Page-level text extractions:
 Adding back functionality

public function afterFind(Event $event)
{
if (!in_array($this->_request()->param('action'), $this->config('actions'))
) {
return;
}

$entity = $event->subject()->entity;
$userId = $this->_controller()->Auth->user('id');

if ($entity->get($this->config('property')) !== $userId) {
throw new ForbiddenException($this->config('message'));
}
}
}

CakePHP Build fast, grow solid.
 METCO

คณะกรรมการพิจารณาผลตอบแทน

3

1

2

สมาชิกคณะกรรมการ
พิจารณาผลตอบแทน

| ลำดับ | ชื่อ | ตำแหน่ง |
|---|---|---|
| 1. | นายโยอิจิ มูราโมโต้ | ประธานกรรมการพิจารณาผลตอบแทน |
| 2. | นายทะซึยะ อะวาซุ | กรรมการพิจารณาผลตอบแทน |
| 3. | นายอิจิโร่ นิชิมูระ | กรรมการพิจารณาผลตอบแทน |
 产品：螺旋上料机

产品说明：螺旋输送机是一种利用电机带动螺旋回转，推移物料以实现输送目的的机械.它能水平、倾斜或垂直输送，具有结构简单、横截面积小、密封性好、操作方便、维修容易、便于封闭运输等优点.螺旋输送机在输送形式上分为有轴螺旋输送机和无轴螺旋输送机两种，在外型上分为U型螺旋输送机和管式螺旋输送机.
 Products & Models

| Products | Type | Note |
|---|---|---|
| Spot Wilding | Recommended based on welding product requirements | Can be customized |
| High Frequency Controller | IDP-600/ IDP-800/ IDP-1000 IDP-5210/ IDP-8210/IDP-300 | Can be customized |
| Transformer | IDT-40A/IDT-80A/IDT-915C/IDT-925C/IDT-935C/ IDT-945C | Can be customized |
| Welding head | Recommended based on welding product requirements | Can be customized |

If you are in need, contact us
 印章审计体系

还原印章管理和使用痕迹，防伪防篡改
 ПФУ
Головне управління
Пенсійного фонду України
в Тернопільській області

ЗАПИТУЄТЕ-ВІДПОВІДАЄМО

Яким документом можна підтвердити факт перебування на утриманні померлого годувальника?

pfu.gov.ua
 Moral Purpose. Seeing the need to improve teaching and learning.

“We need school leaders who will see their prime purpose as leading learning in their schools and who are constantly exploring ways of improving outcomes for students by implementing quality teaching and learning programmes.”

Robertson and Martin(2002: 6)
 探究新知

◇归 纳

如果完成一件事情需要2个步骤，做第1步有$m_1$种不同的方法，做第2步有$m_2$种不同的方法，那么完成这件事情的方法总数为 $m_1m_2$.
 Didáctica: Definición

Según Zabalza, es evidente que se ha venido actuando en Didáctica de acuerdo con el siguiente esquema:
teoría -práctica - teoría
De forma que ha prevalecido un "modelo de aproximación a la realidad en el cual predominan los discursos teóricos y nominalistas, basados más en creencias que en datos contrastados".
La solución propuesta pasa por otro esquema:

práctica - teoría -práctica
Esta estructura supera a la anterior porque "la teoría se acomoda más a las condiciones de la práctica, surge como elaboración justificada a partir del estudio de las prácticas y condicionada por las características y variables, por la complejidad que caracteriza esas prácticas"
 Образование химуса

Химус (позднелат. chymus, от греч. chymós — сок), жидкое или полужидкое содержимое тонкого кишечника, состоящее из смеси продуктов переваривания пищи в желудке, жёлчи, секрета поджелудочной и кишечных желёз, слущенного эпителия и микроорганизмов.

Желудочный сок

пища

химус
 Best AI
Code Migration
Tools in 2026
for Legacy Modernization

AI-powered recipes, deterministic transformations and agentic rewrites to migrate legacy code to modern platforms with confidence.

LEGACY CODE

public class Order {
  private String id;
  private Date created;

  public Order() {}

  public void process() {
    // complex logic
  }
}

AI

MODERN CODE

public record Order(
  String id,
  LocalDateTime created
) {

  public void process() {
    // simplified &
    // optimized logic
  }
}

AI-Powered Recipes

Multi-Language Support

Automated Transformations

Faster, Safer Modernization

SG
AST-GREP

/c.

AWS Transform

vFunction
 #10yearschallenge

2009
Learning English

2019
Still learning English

» Problem statement
Copy out each line of the data above, exactly, if it lies between the line holding "Robertson and Martin(2002: 6)" and the line holding "teoría -práctica - teoría", inclusive; copy no other line.

» Your response
Robertson and Martin(2002: 6)
 探究新知

◇归 纳

如果完成一件事情需要2个步骤，做第1步有$m_1$种不同的方法，做第2步有$m_2$种不同的方法，那么完成这件事情的方法总数为 $m_1m_2$.
 Didáctica: Definición

Según Zabalza, es evidente que se ha venido actuando en Didáctica de acuerdo con el siguiente esquema:
teoría -práctica - teoría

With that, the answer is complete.